Peristiwa yang Memicu Tritura
Salah satu peristiwa yang memicu kemunculan Tritura adalah pembubaran Majelis Permusyawaratan Rakyat Sementara (MPRS) pada tahun 1960. Pembubaran MPRS merupakan langkah Soekarno untuk menguatkan kekuasaannya, namun hal ini justru memicu reaksi keras dari mahasiswa dan kelompok oposisi.

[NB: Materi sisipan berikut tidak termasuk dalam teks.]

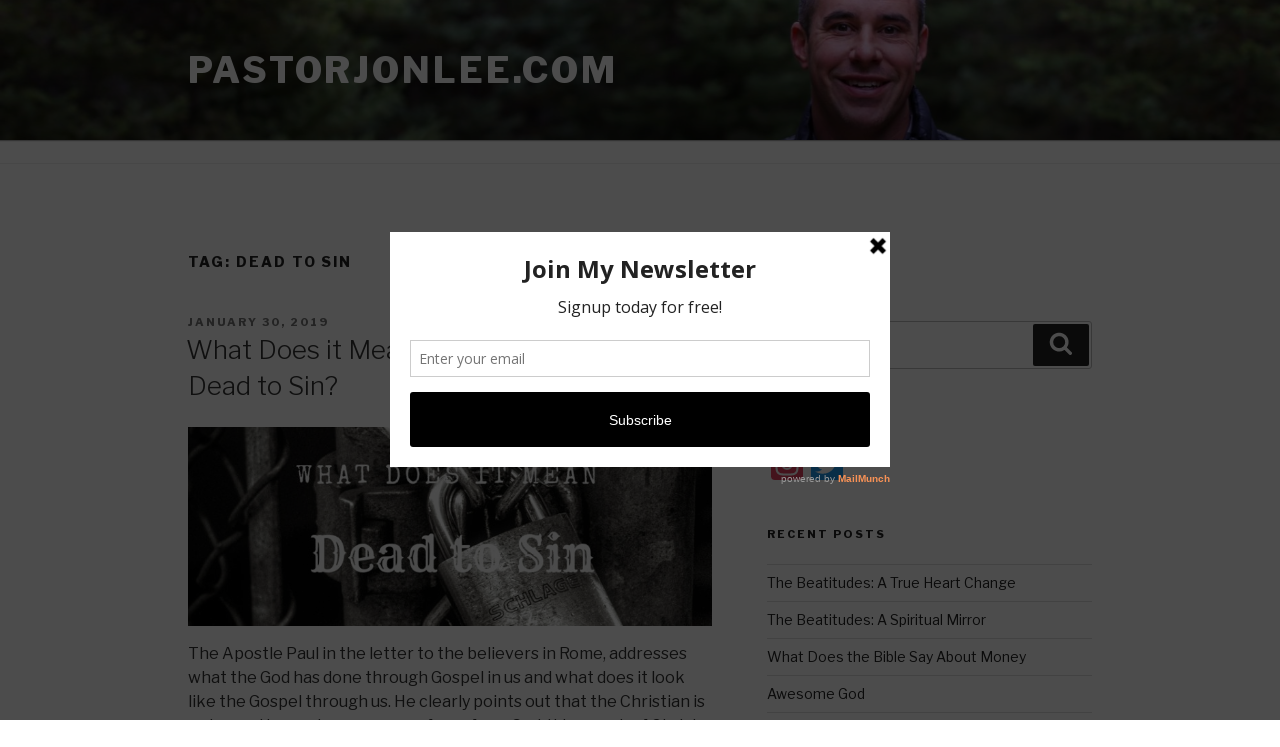

--- FILE ---
content_type: text/html; charset=utf-8
request_url: https://www.google.com/recaptcha/api2/aframe
body_size: 249
content:
<!DOCTYPE HTML><html><head><meta http-equiv="content-type" content="text/html; charset=UTF-8"></head><body><script nonce="pUuQOZDagH6SAdVMmD3M9g">/** Anti-fraud and anti-abuse applications only. See google.com/recaptcha */ try{var clients={'sodar':'https://pagead2.googlesyndication.com/pagead/sodar?'};window.addEventListener("message",function(a){try{if(a.source===window.parent){var b=JSON.parse(a.data);var c=clients[b['id']];if(c){var d=document.createElement('img');d.src=c+b['params']+'&rc='+(localStorage.getItem("rc::a")?sessionStorage.getItem("rc::b"):"");window.document.body.appendChild(d);sessionStorage.setItem("rc::e",parseInt(sessionStorage.getItem("rc::e")||0)+1);localStorage.setItem("rc::h",'1769415821475');}}}catch(b){}});window.parent.postMessage("_grecaptcha_ready", "*");}catch(b){}</script></body></html>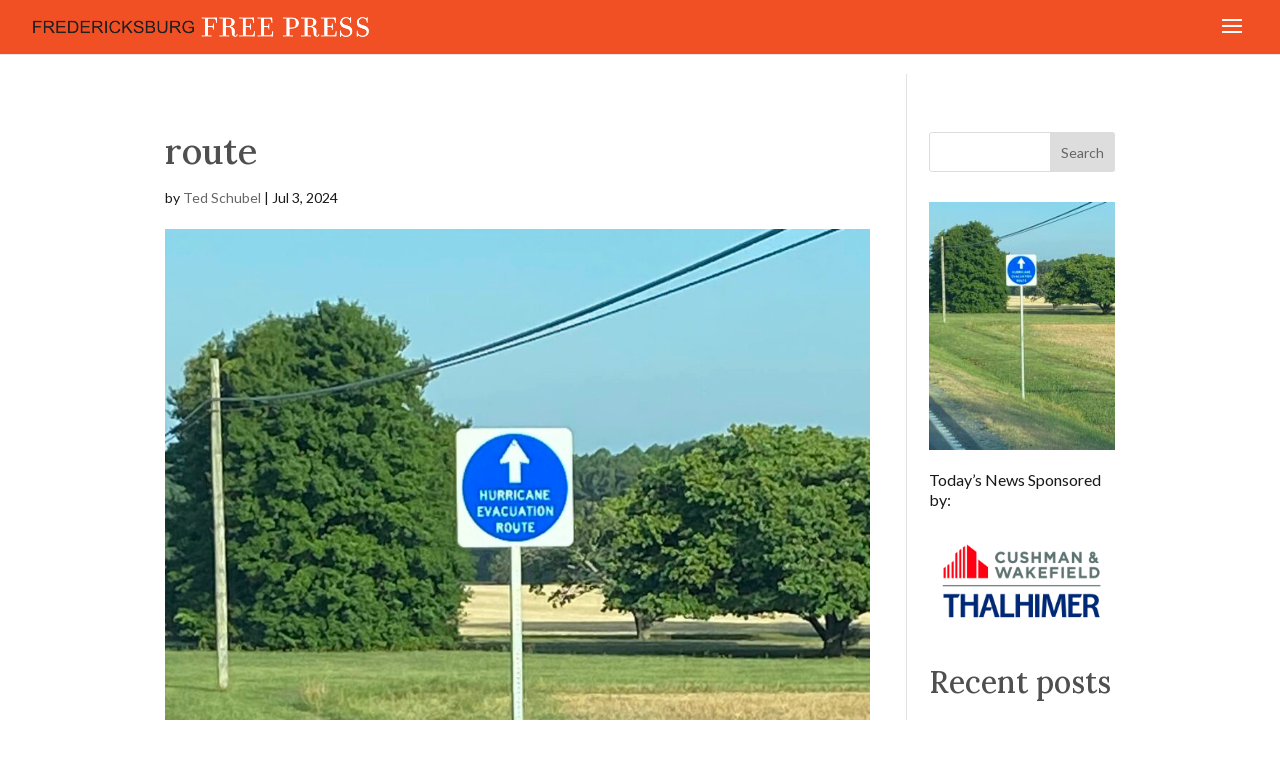

--- FILE ---
content_type: application/javascript
request_url: https://prism.app-us1.com/?a=478563777&u=https%3A%2F%2Fwww.fredericksburgfreepress.com%2F2024%2F07%2F03%2Fnew-hurricane-evacuation-route-signs-added-in-the-northern-neck%2Froute%2F
body_size: 124
content:
window.visitorGlobalObject=window.visitorGlobalObject||window.prismGlobalObject;window.visitorGlobalObject.setVisitorId('d8f62cc0-a989-4b3c-b54b-bd696be6148e', '478563777');window.visitorGlobalObject.setWhitelistedServices('tracking', '478563777');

Selain itu, penerapan Undang-Undang Landreform yang bertujuan untuk membagi tanah kepada petani justru menimbulkan konflik agraria. Kegagalan pemerintah dalam menyelesaikan masalah tersebut menambah kekecewaan rakyat.
Puncak ketegangan terjadi pada tanggal 7 Juli 1966, ketika terjadi bentrokan antara mahasiswa dan anggota Partai Komunis Indonesia (PKI) di Fakultas Kedokteran Universitas Indonesia. Insiden yang dikenal sebagai "Peristiwa Arief Rachman Hakim" tersebut menewaskan seorang mahasiswa bernama Arief Rachman Hakim.
Perumusan Tritura
Kematian Arief Rachman Hakim menjadi pemicu mahasiswa untuk turun ke jalan dan menuntut keadilan. Pada tanggal 10 Januari 1966, para mahasiswa berkumpul di Lapangan Banteng, Jakarta, dan merumuskan Tri Tuntutan Rakyat (Tritura), yaitu:
- Bubarkan PKI!
- Bersihkan kabinet dari unsur-unsur PKI!

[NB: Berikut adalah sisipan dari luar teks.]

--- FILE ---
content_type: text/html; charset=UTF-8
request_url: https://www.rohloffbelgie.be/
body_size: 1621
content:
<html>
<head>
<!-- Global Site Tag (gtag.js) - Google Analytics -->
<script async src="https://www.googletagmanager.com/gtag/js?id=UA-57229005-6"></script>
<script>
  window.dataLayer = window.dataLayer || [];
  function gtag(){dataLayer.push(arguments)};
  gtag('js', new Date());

- Turunkan harga bahan bakar dan kebutuhan pokok!
Tritura menjadi simbol perlawanan rakyat terhadap pemerintahan Soekarno yang dianggap korup dan tidak demokratis. Seruan tersebut mendapat dukungan luas dari berbagai kalangan masyarakat, mulai dari mahasiswa, buruh, hingga kelompok oposisi.
Dampak Tritura
Tritura memiliki dampak yang sangat besar terhadap perjalanan sejarah Indonesia. Tritura menjadi titik awal pergerakan mahasiswa yang semakin kritis dan vokal terhadap kekuasaan. Selain itu, Tritura juga menjadi faktor pendorong terjadinya pergantian kekuasaan dari Orde Lama ke Orde Baru.
Pada tanggal 11 Maret 1966, Presiden Soekarno mengeluarkan Surat Perintah 11 Maret (Supersemar) yang memberikan kekuasaan kepada Letnan Jenderal Soeharto untuk memulihkan keamanan dan ketertiban. Supersemar menjadi awal dari berakhirnya kekuasaan Soekarno dan dimulainya masa Orde Baru.
Masa Orde Baru yang dipimpin oleh Soeharto memang berhasil menciptakan stabilitas politik dan keamanan. Namun, Orde Baru juga diwarnai dengan otoritarianisme dan pembungkaman terhadap kelompok oposisi.
Relevansi Tritura di Masa Kini
Meski telah lebih dari 50 tahun berlalu, Tritura tetap relevan dengan kondisi Indonesia saat ini. Dalam era demokrasi, mahasiswa masih memiliki peran penting sebagai agen perubahan dan kontrol sosial. Sementara itu, tuntutan untuk memberantas korupsi, menciptakan pemerintahan yang bersih, dan memperjuangkan kesejahteraan rakyat masih menjadi isu krusial yang harus disuarakan.
Semangat Tritura menjadi pengingat bagi kita semua bahwa perjuangan untuk menciptakan masyarakat yang adil dan demokratis adalah sebuah proses yang berkelanjutan. Rakyat harus tetap kritis terhadap kekuasaan dan tidak ragu untuk menyuarakan aspirasi mereka demi terwujudnya Indonesia yang lebih baik.